━━━ Supplied material ━━━

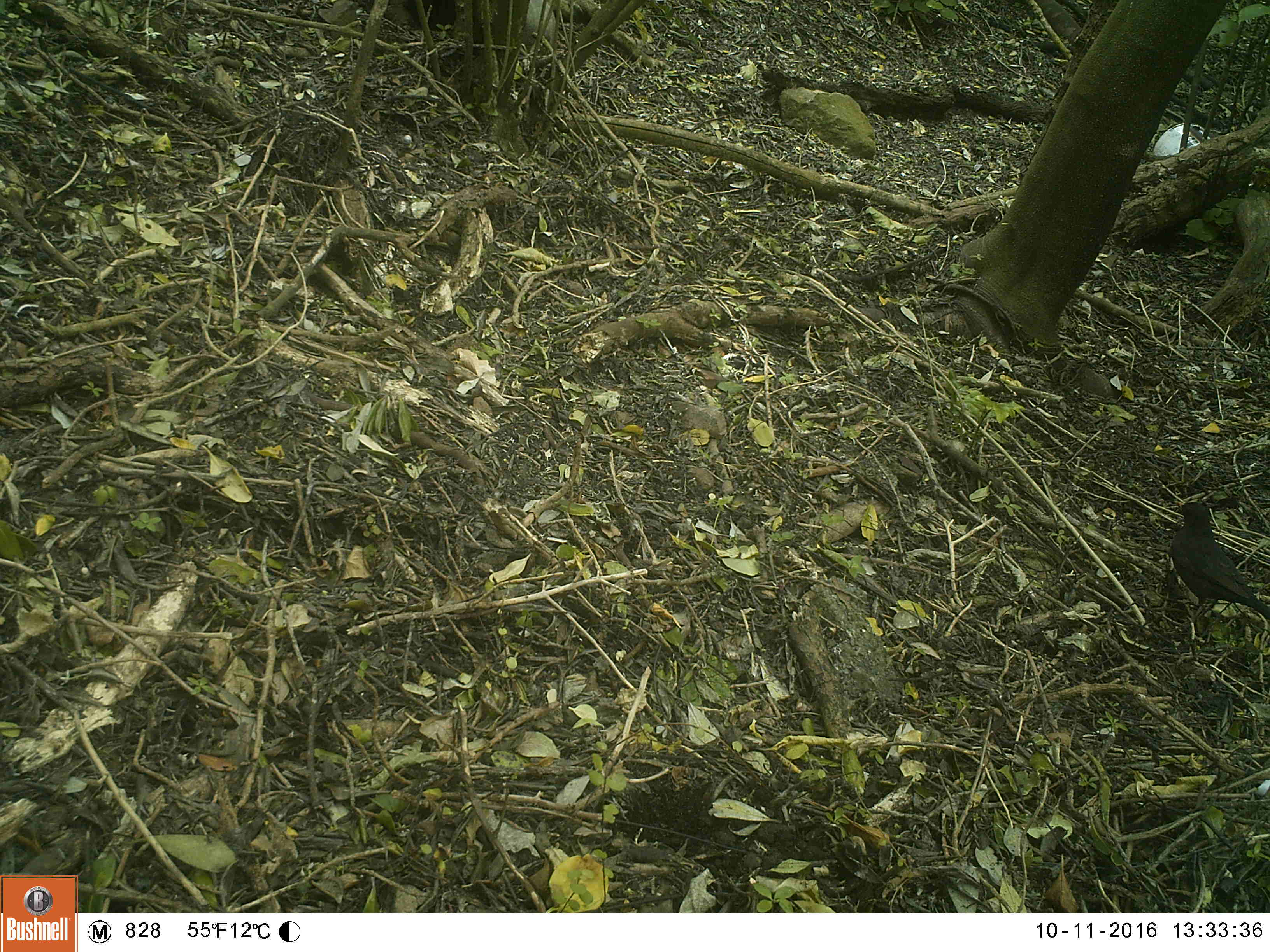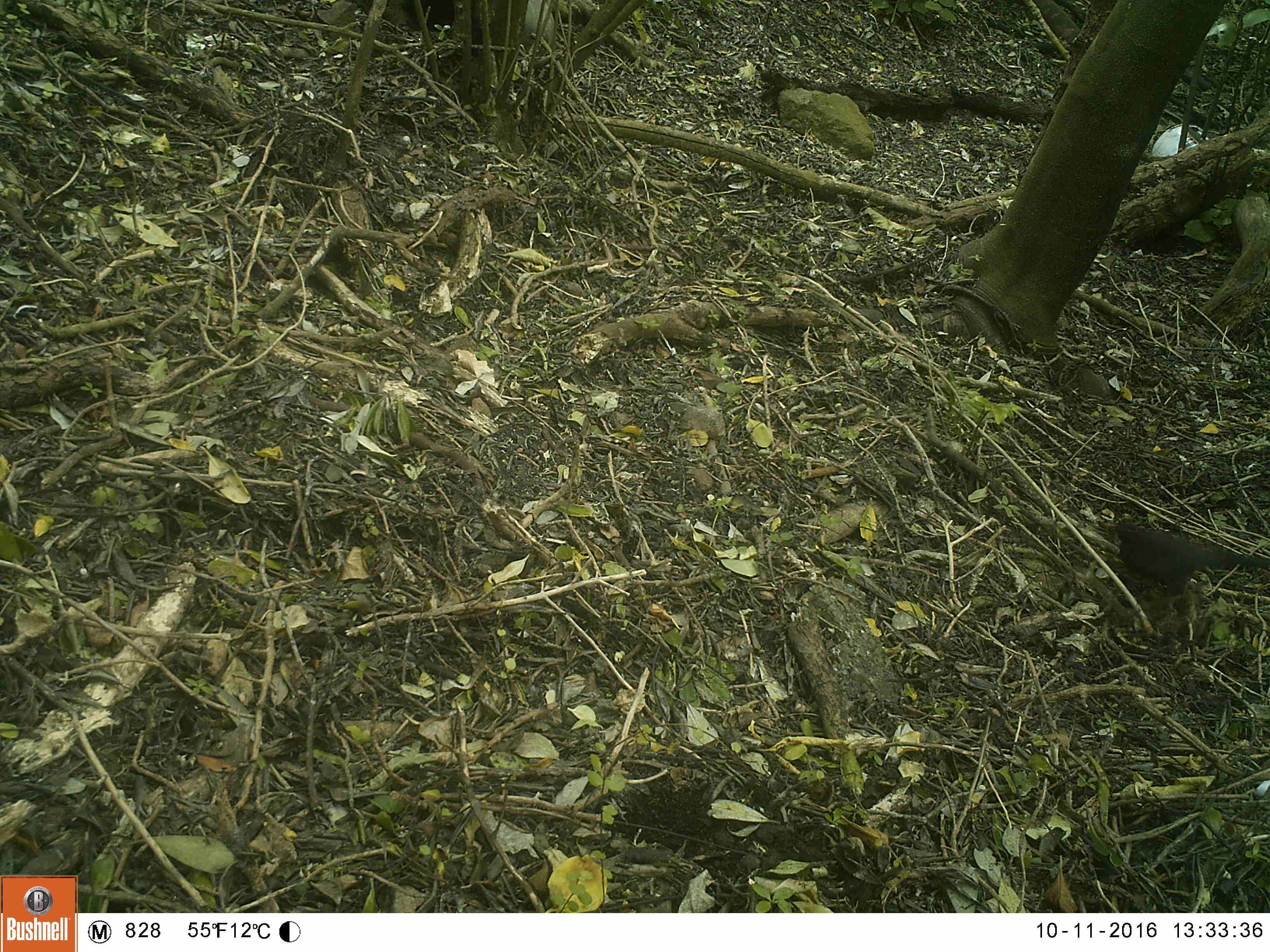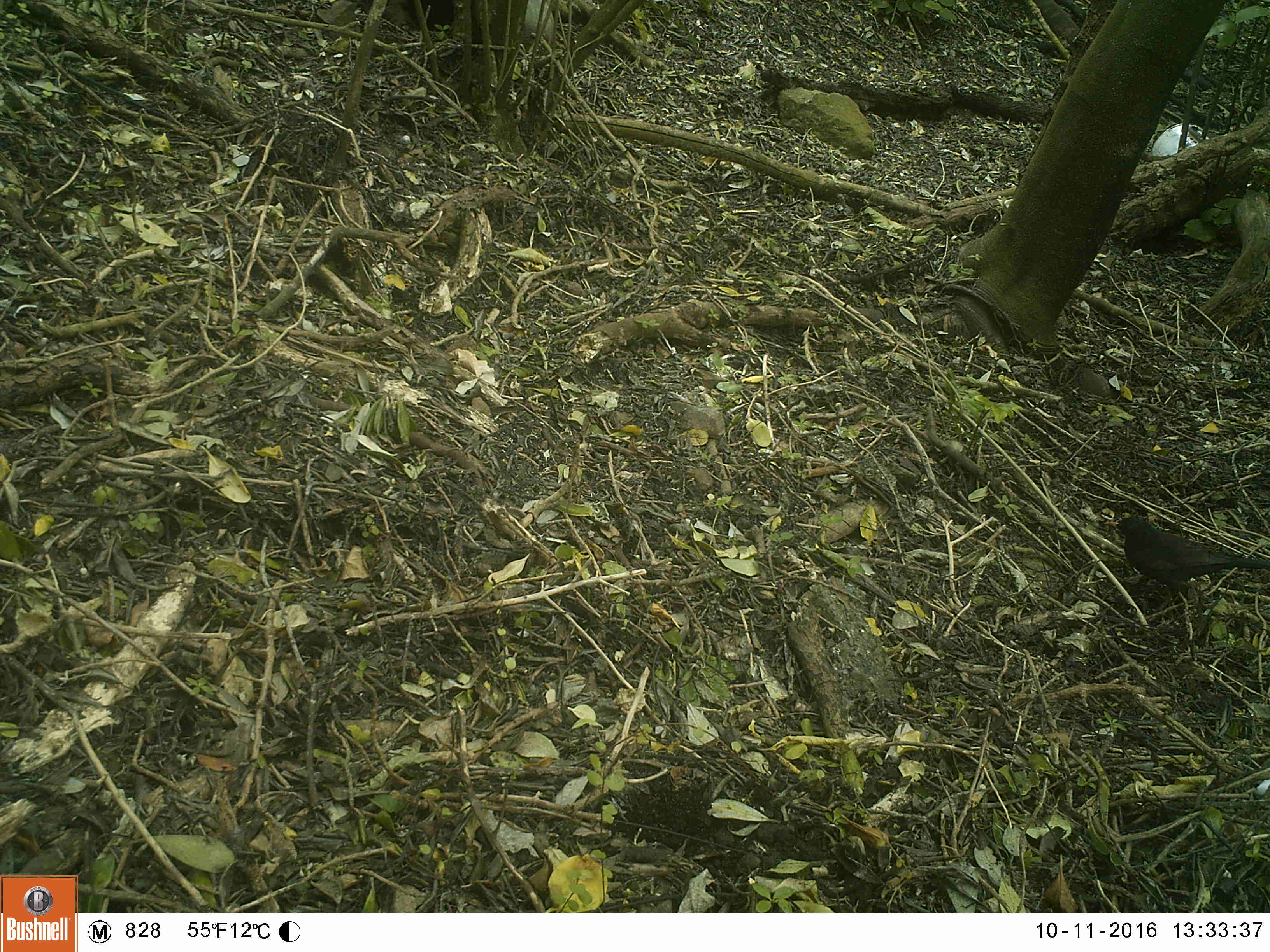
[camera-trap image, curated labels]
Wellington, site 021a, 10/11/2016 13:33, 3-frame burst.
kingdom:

━━━

## Problem requirements
Without including any image, reproduce the full listing above as written.

## Exercise solution
[camera-trap image, curated labels]
Wellington, site 021a, 10/11/2016 13:33, 3-frame burst.
kingdom:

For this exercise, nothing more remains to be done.